ARTIGO

O espelho da Rainha Grimhilde

Por: PROFESSOR FRANCISCO CARLOS

A Rainha Grimhilde olhava para o espelho para contemplar sua beleza de forma vaidosa e obsessiva. Não havia e nem poderia haver pessoa tão nobre e bela. A rainha, para qual nada poderia ser diferente da sua versão de ideal de mundo, é alegoria para desnudar aqueles que, com ar de menosprezo, se referem aos outros usando a expressão “essa gente”.

Nesse contexto, a expressão “essa gente” está carregada de pretensa, porém inexistente, superioridade moral. Ao usá-la, o emissor revela postura de suprema arrogância em relação a quem está do “lado de lá”. Assim, vinte anos da política do “nós contra eles”, muito além da divisão de grupos adversários de ocasião, está provocando fissuras profundas no conjunto no povo brasileiro, que divide as pessoas em grupos que possuem uma visão super idealizada de si mesmos.

A Rainha Grimhilde dos tempos modernos exercita sem culpa a super autoestima que distorce a autoimagem e a própria realidade, produzindo uma visão de superioridade sobre pessoas e grupos antagônicos. Não se trata da beleza exterior, o indivíduo se imagina mais humano, honesto e intelectualmente preparado, ante a um adversário desumano, embrutecido e incapaz de pensar e agir com racionalidade e empatia. O inferno são os outros, resumiria.

Que espelho as modernas rainhas Grimhilde estão usando?

Se os irmãos Griimm pudessem atualizar os contos publicados entre os anos de 1812 e 1822, certamente recorreriam as mídias sociais para representar os espelhos das modernas Grimhildes, fartamente utilizadas para distorcer a autoimagem. Especialistas modernos logo caracterizariam essa dismorfia corporal como um transtorno em que o indivíduo se enxerga diferente da realidade.

As mesmas mídias também têm promovido e reforçado a retórica política daqueles que distorcem e superestimam suas qualidades subjetivas e os “bons propósitos” do seu partido de estimação, ao mesmo tempo que desumanizam os adversários. Diferente do espelho da rainha, único e mágico, as mídias são tão fáceis de acessar que cada uma tem o seu próprio espelho e podem configura-las do jeito que desejarem.
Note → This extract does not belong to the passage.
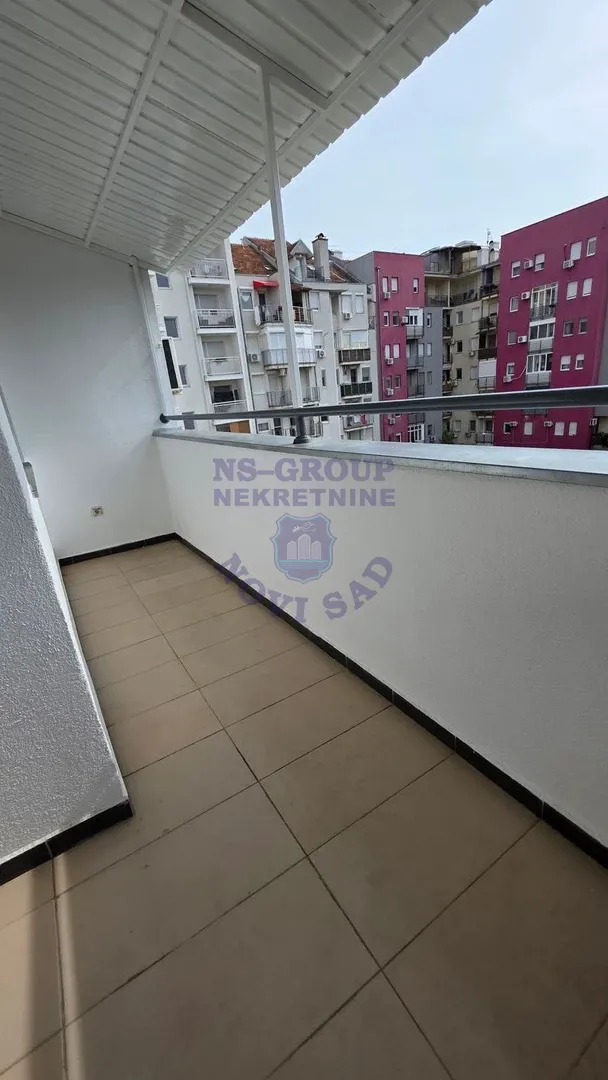 stan na prodaju Novi Sad 96m2 555790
Escrever para e interagir com “seus semelhantes” (sua bolha) reforça essa imagem distorcida de si mesmo e do grupo do qual faz parte. Permanecer dentro da bolha é recurso para garantir que o espelho mágico permanecerá intacto.

Para percebemos a nós mesmos como de fato somos, precisamos sair da bolha, usando um espelho simples, ao invés de um espelho mágico. Facilmente perceberemos que, pelo menos na média, somos iguais aos outros.


Francisco Carlos é professor de Economia na Uern, mestre em Desenvolvimento e Meio Ambiente e doutor em Administração. Na Câmara Municipal de Mossoró, ocupando a presidência da Comissão de Educação e atua em pautas relacionadas a economia, cultura, saúde e meio ambiente, entre outras. Sua paixão pela natureza o levou a explorar a jardinagem como estilo de vida, reforçando seu compromisso com o meio ambiente.